**Problem requirements:** Without any images, output the records below verbatim.

**Raw data:**
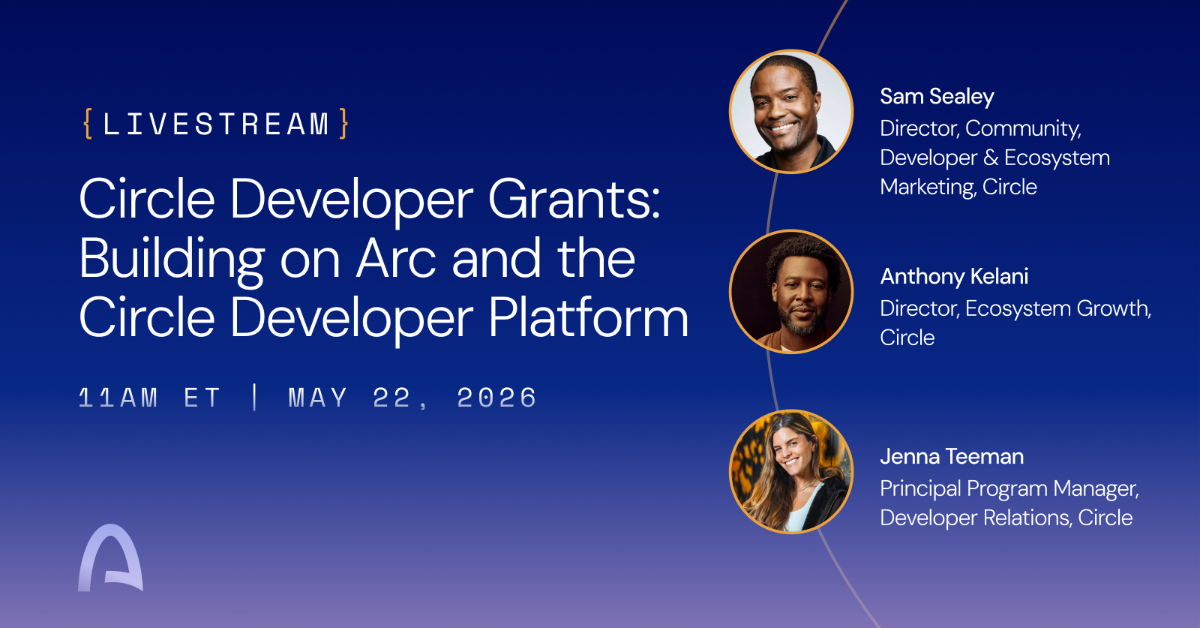 {LIVESTREAM}

Circle Developer Grants: Building on Arc and the Circle Developer Platform

11AM ET | MAY 22, 2026

Sam Sealey
Director, Community, Developer & Ecosystem Marketing, Circle

Anthony Kelani
Director, Ecosystem Growth, Circle

Jenna Teeman
Principal Program Manager, Developer Relations, Circle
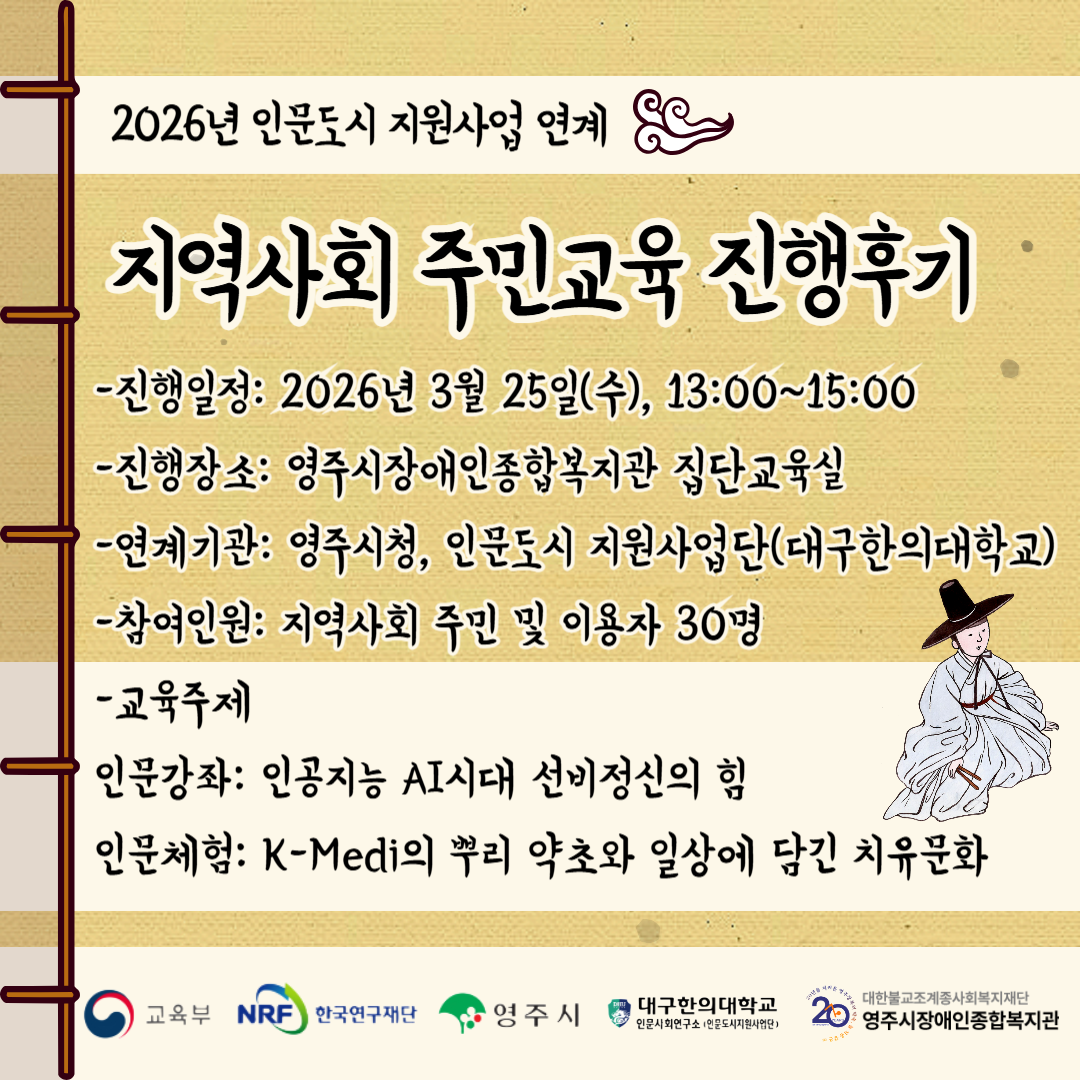 2026년 인문도시 지원사업 연계

지역사회 주민교육 진행후기

-진행일정: 2026년 3월 25일(수), 13:00~15:00

-진행장소: 영주시장애인종합복지관 집단교육실

-연계기관: 영주시청, 인문도시 지원사업단(대구한의대학교)

-참여인원: 지역사회 주민 및 이용자 30명

-교육주제

인문강좌: 인공지능 AI시대 선비정신의 힘

인문체험: K-Medi의 뿌리 약초와 일상에 담긴 치유문화

교육부 NRF 한국연구재단 영주시 대구한의대학교 인문사회연구소 (인문도시지원사업단) 20 대한불교조계종사회복지재단 영주시장애인종합복지관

**Result of the exercise:**
 {LIVESTREAM}

Circle Developer Grants: Building on Arc and the Circle Developer Platform

11AM ET | MAY 22, 2026

Sam Sealey
Director, Community, Developer & Ecosystem Marketing, Circle

Anthony Kelani
Director, Ecosystem Growth, Circle

Jenna Teeman
Principal Program Manager, Developer Relations, Circle
 2026년 인문도시 지원사업 연계

지역사회 주민교육 진행후기

-진행일정: 2026년 3월 25일(수), 13:00~15:00

-진행장소: 영주시장애인종합복지관 집단교육실

-연계기관: 영주시청, 인문도시 지원사업단(대구한의대학교)

-참여인원: 지역사회 주민 및 이용자 30명

-교육주제

인문강좌: 인공지능 AI시대 선비정신의 힘

인문체험: K-Medi의 뿌리 약초와 일상에 담긴 치유문화

교육부 NRF 한국연구재단 영주시 대구한의대학교 인문사회연구소 (인문도시지원사업단) 20 대한불교조계종사회복지재단 영주시장애인종합복지관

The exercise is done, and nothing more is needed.